Although currently there are few clinical studies that focus on cryopreservation of HSCs, results have been promising. Reducing DMSO in cryoprotectants or washing cells prior to infusion has shown success at decreasing patient adverse reactions. Clinical trials focusing on cell storage time have shown cells can be stored for up to 11 years without impacting therapeutic potential.

Optimal cryopreservation of HSCs requires the consideration of several factors, including composition of the cryoprotectant solution, cell concentration, freezing rate, and storage temperatures. Much of the research in this area focuses on the cryoprotectant solution used. To date, DMSO remains the gold standard for cryopreservation of HSCs, despite evidence of detrimental side effects experienced by patients. In the past decade, efforts have been made to reduce, wash away, or eliminate DMSO in cryoprotectant solutions. Multiple clinical studies have shown success at reducing the amount of DMSO used in cryoprotectant solutions from 10% to as low as 3.5%. Additional clinical studies have shown that washing cells prior to infusion into patients can decrease DMSO-related side effects. Preclinical experiments have indicated preliminary success of DMSO-free solutions, but these results have yet to be demonstrated in clinical research. Quality control studies have found HSCs to be stable in liquid nitrogen for up to 10 years, with cells frozen up to 11 years showing clinical success. Clinical results have also highlighted the importance of post-thaw cell assessment to predict engraftment success.
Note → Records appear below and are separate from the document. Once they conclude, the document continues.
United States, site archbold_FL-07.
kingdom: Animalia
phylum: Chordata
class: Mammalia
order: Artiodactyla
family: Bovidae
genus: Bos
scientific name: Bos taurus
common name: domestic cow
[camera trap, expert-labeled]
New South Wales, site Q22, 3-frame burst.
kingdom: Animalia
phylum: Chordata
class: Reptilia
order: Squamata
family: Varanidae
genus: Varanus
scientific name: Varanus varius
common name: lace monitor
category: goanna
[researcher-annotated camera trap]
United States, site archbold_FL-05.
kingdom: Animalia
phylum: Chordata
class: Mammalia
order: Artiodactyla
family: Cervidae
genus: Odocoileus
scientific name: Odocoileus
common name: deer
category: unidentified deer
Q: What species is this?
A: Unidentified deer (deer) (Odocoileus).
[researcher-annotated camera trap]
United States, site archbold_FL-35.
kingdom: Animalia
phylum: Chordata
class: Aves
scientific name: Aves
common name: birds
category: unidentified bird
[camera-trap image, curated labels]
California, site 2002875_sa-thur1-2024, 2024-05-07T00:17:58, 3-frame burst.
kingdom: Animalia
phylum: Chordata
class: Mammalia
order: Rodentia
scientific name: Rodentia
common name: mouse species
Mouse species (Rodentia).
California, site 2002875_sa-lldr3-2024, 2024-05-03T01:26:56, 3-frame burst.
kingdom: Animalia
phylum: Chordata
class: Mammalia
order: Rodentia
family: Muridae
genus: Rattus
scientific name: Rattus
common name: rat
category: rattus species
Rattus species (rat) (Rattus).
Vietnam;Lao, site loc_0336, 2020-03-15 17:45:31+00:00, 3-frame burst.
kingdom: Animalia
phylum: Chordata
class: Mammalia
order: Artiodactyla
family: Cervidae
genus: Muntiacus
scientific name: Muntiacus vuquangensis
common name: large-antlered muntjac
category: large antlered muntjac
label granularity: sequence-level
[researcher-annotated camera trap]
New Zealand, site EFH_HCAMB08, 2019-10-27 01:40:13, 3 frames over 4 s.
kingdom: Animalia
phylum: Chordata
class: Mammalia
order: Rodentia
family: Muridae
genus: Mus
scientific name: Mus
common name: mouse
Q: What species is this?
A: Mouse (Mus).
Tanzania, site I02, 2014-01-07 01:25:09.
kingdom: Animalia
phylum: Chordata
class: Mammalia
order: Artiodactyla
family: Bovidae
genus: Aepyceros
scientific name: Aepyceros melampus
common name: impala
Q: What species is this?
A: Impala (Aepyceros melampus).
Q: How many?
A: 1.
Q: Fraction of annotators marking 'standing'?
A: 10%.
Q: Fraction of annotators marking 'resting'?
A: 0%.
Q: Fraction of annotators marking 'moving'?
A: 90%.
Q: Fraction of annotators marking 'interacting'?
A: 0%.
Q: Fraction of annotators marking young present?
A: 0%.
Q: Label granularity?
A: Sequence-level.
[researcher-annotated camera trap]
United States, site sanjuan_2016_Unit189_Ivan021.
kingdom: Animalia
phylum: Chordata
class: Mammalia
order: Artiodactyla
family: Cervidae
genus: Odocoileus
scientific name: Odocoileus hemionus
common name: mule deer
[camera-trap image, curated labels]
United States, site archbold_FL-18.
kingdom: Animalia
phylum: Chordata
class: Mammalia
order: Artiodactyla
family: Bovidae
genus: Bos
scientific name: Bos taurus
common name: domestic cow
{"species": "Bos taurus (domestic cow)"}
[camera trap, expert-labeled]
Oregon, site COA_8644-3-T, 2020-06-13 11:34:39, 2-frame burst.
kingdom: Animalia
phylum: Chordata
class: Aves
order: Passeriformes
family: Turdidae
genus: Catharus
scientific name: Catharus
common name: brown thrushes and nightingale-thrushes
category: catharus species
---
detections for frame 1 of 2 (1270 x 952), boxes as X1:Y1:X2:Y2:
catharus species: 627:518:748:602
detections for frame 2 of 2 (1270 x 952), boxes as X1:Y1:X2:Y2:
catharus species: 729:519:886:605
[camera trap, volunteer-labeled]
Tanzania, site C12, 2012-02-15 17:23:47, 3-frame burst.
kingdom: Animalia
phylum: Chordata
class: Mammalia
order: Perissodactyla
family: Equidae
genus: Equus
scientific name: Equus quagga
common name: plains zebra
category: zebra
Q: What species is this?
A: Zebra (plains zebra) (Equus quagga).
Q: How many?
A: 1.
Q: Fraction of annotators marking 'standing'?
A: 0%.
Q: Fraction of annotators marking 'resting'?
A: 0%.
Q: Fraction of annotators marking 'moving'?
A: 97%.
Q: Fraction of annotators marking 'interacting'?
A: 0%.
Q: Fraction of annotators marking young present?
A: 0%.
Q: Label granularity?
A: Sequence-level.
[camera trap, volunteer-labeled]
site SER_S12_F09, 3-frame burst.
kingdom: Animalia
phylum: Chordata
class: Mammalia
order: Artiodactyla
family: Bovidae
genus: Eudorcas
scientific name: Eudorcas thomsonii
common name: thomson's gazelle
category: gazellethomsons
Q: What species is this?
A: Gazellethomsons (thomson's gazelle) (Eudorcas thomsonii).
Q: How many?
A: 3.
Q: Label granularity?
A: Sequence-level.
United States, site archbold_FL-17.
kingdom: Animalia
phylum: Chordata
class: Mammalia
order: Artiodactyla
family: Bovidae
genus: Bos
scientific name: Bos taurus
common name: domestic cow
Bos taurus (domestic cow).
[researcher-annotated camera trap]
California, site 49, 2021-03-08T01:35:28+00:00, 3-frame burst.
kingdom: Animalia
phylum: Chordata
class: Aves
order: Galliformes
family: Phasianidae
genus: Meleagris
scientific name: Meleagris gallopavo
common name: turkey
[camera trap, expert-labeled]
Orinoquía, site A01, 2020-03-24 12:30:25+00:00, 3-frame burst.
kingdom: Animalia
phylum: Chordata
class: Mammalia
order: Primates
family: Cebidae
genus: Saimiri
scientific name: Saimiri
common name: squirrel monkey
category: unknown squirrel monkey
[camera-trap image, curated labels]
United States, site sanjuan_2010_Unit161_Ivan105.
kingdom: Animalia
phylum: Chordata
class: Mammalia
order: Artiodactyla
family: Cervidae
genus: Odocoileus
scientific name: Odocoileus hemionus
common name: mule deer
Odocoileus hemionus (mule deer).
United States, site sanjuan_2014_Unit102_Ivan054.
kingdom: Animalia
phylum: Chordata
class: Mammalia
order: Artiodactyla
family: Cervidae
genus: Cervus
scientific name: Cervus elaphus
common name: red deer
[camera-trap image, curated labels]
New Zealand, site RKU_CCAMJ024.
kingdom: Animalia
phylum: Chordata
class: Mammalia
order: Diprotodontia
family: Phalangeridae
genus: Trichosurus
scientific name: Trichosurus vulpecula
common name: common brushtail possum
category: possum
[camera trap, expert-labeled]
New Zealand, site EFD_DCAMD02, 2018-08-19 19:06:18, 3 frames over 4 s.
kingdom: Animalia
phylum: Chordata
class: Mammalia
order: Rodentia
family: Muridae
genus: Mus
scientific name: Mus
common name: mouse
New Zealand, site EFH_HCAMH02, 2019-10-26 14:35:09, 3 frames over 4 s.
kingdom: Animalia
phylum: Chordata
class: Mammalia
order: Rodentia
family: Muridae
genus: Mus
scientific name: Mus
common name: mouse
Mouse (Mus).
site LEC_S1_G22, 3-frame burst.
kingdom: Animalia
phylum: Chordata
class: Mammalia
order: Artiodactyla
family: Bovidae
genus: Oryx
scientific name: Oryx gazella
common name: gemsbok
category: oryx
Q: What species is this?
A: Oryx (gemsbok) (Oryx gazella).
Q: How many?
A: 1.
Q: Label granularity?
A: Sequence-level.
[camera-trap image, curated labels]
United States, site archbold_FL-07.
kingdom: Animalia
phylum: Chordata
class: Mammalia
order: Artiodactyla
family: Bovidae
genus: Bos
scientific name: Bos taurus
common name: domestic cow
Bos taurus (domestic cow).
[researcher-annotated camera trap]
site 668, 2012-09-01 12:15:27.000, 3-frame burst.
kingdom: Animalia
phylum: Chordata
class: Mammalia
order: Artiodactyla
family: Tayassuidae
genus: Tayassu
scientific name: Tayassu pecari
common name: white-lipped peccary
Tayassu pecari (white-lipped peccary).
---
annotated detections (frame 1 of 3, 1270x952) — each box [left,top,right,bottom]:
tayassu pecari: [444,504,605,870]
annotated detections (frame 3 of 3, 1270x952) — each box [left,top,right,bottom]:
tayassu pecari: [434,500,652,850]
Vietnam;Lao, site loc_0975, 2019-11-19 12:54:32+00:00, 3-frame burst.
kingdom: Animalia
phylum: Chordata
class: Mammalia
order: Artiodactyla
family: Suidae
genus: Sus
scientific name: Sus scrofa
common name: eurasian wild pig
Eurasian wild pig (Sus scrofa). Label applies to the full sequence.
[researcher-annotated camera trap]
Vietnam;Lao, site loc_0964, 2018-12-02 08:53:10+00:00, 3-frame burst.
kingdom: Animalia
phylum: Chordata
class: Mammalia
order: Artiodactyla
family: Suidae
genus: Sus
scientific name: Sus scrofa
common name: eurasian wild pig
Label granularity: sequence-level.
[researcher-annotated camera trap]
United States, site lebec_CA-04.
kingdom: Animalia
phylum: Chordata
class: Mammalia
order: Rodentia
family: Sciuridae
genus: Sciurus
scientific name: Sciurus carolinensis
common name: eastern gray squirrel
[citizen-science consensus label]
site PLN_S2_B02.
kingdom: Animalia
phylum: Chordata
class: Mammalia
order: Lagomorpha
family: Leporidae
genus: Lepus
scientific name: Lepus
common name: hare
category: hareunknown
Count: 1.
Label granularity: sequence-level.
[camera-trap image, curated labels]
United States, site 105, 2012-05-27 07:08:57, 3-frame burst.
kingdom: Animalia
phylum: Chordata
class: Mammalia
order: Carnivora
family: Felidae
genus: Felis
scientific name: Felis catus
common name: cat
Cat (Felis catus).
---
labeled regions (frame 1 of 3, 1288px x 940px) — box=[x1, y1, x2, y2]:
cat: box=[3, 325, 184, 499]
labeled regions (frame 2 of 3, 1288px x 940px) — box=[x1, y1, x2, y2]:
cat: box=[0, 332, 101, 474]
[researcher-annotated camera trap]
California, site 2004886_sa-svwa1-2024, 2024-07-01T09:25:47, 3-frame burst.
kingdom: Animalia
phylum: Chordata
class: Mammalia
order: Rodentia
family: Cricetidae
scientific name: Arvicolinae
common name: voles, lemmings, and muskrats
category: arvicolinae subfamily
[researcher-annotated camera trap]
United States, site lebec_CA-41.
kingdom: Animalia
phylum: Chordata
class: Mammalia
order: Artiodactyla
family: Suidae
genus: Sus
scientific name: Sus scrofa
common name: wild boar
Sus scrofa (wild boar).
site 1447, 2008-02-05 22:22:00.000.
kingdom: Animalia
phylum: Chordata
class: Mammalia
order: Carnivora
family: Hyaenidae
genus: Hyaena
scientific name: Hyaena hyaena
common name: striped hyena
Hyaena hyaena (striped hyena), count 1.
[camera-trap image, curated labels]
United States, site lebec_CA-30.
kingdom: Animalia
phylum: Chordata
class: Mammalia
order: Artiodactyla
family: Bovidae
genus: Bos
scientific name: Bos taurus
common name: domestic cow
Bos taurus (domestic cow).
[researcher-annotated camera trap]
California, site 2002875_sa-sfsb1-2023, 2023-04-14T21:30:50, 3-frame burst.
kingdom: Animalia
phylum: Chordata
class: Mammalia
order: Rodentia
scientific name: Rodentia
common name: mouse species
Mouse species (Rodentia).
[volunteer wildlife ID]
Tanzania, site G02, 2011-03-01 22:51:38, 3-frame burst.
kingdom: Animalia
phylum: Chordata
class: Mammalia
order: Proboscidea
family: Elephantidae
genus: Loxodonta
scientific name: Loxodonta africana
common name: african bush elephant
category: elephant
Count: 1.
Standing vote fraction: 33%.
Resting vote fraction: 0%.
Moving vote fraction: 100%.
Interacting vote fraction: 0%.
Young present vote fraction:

As HSC therapy and other emerging cell therapies grow in popularity, there is a need for improvement in HSC cryopreservation protocols. The successful development and widespread use of optimized DMSO-free or reduced solutions is a crucial step in improving HSCT. In addition, it is important that clinical cell assessment is performed on thawed cells rather than relying on pre-freeze data, since freezing and thawing impacts cell quality. Overall, improving HSC cryopreservation standards and protocols would result in fewer patient side effects, improved safety and quality control, and enhanced efficacy of HSC therapy as well as other emerging cell therapies.

The authors declare that they have no competing interests.